The 1300 Swift in its 2006 configuration with 4 stage auto and the lock up torque converter for "eco reasons" on the automatic:
NO(!) for performance. What you get here instead with the torquey 1300 base, is for the 5 speed manual about 11.3 seconds to sixty, and with the 4 stage auto with the hand "lock up" converter for efficiency eco reasons, about 12.4 seconds, along with minimal converter slippage and correspondingly less power loss than with a more normally "viscous coupled" torque converter, with a nominally effective 105 mph top velocity of 170 or so km/hr. It's enough for most I guess - unless you are a dyed in the wool boy racer, where you will of course need to opt for the latest 141 BHP booster jet 1400, preferably with a 6 speed manual, for a top speed of 132 mph and a super rip snorting 0- 60 mph time for the supermini class of 8.1 seconds, along with a correspondingly good 16.4 seconds standing 1/4 mile. And you can be happy to cruise on motorways all day at 90 mph or more in 6th or 155 km/h or so, instead of 133 km/h. This all brings your MPG figures rather lower to about 30 MPG instead of 40+ though, although you DO get a slightly larger 11 gallon tank on the 1400 to compensate.
Yes, with all things, taking and bearing in mind the competitive pricing - I would highly recommend to you, if you PARTICULARLY love your driving, to go out and buy a brand new 1400 Booster Jet manual today!! You'll find it easier to achieve high point to point averages on 300 mile journeys.
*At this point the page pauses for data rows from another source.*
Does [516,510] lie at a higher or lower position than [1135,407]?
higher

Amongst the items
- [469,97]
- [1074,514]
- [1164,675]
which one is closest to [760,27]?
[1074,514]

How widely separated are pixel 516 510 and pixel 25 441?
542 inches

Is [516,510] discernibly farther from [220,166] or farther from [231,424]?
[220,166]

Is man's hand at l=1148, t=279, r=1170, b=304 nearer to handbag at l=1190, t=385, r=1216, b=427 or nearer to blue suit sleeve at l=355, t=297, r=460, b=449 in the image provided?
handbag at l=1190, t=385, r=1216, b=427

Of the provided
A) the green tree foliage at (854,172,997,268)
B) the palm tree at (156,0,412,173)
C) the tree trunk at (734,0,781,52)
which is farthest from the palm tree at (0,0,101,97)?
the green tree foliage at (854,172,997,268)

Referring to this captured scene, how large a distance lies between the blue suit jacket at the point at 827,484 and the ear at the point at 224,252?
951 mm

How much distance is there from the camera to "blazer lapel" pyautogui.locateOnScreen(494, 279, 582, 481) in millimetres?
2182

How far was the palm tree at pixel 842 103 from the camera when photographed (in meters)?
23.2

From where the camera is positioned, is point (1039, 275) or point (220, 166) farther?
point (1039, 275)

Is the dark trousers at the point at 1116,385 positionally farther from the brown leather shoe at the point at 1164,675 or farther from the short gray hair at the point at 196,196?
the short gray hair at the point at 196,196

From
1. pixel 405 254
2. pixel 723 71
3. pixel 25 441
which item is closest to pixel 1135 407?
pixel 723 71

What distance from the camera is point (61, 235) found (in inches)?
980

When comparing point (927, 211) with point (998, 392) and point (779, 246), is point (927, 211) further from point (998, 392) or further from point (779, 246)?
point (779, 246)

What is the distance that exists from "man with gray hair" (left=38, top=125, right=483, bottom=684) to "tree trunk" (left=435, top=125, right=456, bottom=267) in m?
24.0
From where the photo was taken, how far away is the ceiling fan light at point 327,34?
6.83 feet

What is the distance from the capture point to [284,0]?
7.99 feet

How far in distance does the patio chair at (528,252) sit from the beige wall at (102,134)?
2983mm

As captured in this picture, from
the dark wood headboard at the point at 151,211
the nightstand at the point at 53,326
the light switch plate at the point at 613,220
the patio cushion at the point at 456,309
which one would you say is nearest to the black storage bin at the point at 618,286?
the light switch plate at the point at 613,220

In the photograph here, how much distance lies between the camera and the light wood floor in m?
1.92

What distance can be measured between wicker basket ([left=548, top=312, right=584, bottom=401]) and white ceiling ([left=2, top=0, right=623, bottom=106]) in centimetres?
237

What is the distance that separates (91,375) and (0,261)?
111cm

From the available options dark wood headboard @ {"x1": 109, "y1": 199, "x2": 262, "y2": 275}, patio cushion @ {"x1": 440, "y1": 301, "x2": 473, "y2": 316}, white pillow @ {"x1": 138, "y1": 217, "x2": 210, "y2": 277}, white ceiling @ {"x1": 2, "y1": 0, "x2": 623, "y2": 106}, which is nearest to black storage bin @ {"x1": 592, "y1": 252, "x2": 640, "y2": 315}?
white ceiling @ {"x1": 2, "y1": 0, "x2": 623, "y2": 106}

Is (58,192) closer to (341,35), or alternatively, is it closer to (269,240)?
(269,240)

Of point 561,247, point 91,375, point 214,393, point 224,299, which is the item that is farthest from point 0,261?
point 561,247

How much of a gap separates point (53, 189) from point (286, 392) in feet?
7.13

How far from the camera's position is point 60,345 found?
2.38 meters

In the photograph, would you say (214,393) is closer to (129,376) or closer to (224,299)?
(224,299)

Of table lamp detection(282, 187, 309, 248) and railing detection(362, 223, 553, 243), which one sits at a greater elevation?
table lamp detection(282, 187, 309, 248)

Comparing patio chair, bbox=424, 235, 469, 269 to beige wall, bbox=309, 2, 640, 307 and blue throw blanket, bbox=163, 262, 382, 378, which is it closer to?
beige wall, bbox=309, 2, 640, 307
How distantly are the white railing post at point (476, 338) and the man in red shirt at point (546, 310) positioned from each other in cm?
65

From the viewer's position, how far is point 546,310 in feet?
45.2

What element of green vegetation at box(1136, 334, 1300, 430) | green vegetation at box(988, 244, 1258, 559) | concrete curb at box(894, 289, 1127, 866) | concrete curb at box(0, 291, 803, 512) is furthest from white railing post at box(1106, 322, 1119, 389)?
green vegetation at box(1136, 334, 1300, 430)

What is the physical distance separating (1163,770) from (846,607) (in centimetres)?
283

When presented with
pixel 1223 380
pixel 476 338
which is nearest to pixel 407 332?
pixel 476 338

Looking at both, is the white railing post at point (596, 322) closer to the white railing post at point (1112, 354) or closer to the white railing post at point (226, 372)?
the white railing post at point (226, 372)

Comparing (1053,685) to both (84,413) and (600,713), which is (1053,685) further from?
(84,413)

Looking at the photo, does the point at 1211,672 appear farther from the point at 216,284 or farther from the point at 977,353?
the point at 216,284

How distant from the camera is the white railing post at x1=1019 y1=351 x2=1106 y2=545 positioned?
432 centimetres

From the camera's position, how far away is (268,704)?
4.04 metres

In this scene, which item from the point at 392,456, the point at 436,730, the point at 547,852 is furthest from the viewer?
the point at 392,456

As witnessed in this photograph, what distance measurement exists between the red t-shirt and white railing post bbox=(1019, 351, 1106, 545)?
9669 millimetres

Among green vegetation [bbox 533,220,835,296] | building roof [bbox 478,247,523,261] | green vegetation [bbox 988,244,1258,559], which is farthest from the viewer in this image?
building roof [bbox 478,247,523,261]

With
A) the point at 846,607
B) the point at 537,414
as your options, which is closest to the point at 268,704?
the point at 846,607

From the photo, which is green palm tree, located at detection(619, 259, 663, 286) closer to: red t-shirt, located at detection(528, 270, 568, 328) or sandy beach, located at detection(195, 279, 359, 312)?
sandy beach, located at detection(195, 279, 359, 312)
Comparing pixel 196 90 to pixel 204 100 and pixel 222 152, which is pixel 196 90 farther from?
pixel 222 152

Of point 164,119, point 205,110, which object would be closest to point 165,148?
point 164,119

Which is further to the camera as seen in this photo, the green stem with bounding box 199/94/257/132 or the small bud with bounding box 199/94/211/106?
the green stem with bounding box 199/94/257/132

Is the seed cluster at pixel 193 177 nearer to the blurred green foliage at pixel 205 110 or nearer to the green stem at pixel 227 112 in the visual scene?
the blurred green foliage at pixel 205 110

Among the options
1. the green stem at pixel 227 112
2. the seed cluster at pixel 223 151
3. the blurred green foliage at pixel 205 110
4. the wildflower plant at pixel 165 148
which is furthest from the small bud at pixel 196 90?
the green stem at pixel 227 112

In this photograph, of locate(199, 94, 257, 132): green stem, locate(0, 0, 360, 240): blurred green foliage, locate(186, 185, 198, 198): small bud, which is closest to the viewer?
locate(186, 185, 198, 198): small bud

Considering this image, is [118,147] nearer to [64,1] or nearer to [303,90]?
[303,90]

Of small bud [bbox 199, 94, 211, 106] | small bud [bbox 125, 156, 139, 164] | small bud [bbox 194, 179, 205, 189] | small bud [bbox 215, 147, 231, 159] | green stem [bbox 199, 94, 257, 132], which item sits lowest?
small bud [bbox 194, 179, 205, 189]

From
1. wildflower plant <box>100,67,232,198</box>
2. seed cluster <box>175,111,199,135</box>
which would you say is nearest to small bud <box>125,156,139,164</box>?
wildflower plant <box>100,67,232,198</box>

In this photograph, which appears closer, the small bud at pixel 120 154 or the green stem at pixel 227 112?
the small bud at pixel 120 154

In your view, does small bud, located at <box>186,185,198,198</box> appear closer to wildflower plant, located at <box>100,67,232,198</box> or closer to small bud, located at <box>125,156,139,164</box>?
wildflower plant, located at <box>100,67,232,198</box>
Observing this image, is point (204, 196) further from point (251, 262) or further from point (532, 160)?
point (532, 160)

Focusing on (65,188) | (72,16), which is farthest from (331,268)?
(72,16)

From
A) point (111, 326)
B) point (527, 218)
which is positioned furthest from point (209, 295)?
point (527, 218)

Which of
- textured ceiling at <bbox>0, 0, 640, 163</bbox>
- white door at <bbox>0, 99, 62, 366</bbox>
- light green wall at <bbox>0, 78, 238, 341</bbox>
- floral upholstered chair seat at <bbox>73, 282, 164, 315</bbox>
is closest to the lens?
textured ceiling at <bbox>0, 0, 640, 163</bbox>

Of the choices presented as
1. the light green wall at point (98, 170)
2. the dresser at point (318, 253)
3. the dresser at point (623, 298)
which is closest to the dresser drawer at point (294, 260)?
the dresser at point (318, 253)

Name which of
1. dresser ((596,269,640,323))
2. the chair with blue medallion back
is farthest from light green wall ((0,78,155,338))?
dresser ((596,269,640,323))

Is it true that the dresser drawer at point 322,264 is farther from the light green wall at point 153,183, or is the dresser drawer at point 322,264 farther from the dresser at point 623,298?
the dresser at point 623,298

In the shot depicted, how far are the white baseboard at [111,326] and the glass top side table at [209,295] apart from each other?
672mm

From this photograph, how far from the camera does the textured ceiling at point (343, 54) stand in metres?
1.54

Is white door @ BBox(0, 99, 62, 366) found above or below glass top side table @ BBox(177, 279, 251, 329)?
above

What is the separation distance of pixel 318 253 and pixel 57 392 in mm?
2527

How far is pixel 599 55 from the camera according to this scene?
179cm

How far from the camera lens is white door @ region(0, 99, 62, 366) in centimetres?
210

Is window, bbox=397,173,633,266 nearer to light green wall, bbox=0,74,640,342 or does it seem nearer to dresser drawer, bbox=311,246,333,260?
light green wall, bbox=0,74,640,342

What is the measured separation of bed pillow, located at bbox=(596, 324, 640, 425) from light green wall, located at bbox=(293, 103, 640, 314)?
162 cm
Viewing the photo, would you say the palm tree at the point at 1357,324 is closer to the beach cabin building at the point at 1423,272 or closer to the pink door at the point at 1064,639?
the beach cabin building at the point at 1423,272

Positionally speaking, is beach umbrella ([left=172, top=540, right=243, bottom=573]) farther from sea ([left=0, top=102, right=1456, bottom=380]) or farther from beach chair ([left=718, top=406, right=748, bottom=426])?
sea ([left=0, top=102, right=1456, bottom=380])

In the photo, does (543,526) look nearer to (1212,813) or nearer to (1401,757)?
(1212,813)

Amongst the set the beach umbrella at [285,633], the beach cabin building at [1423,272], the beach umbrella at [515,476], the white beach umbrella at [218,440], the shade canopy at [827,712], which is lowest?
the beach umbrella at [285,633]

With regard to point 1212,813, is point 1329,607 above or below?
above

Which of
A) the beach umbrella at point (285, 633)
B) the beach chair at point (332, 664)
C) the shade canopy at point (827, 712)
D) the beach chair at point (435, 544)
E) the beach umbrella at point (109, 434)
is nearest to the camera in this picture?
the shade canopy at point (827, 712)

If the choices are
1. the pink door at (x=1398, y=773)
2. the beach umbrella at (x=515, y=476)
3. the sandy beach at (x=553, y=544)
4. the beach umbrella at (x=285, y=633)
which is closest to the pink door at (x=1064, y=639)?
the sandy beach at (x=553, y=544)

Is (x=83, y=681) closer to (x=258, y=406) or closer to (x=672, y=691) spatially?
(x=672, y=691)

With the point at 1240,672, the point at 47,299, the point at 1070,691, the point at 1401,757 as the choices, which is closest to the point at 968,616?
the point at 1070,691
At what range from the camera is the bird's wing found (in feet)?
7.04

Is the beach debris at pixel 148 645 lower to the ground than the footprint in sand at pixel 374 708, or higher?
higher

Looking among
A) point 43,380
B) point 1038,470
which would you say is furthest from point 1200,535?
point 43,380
There's that, and even the odd "every other weekly" visit to the track isn't out of the question when you want to let it "all hang out" for a little. And coming down to it in getting real - who doesn't once in while want to put their foot to the carpet and find out what their ride will really do, and that after all is where you all learn to become better drivers for it.
So get out and do just that today guys! Before you get old and creaky. Go enjoy your little car to the MAX, and all the best.